I got one of these also. My code was doing a "validate without schema" (i.e. external schema name is blank).

java.io.UTFDataFormatException: Invalid byte 1 of 1-byte UTF-8 sequence.
at org.apache.xerces.impl.io.UTF8Reader.invalidByte(Unknown Source)
at org.apache.xerces.impl.io.UTF8Reader.read(Unknown Source)

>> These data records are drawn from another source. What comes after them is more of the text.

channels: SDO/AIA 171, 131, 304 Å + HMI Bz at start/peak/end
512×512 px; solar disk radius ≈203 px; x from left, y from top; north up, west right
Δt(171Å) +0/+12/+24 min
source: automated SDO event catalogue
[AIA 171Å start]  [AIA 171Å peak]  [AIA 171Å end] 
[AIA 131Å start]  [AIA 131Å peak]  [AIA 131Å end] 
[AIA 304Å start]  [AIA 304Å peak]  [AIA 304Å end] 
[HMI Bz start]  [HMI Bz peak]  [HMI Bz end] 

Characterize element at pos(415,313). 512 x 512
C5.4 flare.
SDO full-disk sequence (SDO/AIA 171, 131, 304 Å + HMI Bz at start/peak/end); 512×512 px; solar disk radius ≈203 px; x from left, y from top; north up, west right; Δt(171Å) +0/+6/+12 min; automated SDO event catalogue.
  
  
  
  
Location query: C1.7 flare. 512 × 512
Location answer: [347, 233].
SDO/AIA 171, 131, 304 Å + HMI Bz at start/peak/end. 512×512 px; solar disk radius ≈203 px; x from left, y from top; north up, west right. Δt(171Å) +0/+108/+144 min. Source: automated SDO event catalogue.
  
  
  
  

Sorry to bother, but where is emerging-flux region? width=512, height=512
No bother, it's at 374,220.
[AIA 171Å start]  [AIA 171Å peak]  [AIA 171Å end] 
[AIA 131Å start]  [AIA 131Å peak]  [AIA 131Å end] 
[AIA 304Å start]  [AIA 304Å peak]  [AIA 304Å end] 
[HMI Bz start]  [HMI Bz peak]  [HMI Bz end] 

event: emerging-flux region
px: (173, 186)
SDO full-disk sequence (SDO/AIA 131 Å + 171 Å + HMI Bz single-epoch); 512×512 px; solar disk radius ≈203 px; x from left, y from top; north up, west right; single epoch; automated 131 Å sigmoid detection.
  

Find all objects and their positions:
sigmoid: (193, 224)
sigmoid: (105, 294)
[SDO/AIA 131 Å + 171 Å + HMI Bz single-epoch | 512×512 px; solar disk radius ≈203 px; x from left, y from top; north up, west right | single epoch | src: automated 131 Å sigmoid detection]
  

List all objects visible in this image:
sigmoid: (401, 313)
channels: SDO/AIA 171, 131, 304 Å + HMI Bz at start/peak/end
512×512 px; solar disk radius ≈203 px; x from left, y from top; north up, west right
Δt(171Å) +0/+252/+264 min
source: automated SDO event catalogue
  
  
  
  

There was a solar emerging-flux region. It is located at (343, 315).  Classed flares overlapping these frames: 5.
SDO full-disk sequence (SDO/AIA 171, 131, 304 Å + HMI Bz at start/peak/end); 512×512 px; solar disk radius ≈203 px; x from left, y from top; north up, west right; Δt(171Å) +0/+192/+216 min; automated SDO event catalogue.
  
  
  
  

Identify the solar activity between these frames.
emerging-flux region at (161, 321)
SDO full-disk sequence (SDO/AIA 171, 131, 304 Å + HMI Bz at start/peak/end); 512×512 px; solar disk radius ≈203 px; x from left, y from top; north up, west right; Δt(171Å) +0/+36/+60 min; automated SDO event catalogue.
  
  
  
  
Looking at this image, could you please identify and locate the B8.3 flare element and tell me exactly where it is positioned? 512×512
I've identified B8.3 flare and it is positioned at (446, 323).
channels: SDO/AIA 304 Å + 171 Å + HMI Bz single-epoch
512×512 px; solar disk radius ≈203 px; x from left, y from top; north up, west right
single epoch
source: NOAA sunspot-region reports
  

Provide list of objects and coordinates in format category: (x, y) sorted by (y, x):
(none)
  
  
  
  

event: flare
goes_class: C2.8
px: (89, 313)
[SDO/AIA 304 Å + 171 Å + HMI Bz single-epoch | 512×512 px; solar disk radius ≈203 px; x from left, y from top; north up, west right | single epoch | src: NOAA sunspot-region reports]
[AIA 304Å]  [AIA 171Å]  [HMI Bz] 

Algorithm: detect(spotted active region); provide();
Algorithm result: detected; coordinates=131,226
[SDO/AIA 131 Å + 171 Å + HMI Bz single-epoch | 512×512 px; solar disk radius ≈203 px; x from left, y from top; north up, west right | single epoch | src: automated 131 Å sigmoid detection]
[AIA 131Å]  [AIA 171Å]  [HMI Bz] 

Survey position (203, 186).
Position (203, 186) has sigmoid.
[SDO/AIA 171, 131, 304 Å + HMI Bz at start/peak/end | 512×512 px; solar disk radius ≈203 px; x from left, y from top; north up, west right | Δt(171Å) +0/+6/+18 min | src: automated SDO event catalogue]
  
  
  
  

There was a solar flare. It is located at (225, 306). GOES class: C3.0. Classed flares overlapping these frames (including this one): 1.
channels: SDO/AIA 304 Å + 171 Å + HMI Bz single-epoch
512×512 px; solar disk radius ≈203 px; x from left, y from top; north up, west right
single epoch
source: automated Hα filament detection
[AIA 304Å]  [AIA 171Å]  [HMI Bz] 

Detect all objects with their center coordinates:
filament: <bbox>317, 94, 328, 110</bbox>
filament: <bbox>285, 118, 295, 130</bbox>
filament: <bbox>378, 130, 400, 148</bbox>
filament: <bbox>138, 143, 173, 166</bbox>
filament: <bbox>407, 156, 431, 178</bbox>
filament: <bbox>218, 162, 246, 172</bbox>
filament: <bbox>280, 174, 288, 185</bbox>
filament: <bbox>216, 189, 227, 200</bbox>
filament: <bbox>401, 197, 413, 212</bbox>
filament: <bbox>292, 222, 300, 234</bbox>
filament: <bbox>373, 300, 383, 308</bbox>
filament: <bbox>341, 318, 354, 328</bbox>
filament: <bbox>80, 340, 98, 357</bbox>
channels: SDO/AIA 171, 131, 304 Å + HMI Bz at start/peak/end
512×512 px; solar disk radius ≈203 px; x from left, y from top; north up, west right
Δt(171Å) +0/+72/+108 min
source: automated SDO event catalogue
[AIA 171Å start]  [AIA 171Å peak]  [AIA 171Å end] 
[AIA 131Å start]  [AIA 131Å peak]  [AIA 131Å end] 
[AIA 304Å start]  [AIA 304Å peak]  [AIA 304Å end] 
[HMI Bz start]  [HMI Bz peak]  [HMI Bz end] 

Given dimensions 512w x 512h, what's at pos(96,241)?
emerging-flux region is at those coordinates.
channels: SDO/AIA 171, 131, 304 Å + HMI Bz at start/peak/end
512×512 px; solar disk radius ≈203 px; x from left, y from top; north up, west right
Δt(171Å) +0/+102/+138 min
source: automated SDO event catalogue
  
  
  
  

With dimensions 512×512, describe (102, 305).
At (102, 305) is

at org.apache.xerces.impl.XMLEntityScanner.load(Unknown Source)
at org.apache.xerces.impl.XMLEntityScanner.scanContent(Unknown Source)
at org.apache.xerces.impl.XMLDocumentFragmentScannerImpl.scanContent(Unknown Source)
at org.apache.xerces.impl.XMLDocumentFragmentScannerImpl$FragmentContentDispatcher.dispatch(Unknown Source)
at org.apache.xerces.impl.XMLDocumentFragmentScannerImpl.scanDocument(Unknown Source)
at org.apache.xerces.parsers.XML11Configuration.parse(Unknown Source)
at org.apache.xerces.parsers.XML11Configuration.parse(Unknown Source)
at org.apache.xerces.parsers.XMLParser.parse(Unknown Source)
at org.apache.xerces.parsers.AbstractSAXParser.parse(Unknown Source)
at org.kp.nps.common.xmlutils.XMLParserImpl.validateXml(XMLParserImpl.java:157)
at org.kp.nps.common.xmlutils.XMLParserImpl.validateNoNamespaceWithInputFile(XMLParserImpl.java:253)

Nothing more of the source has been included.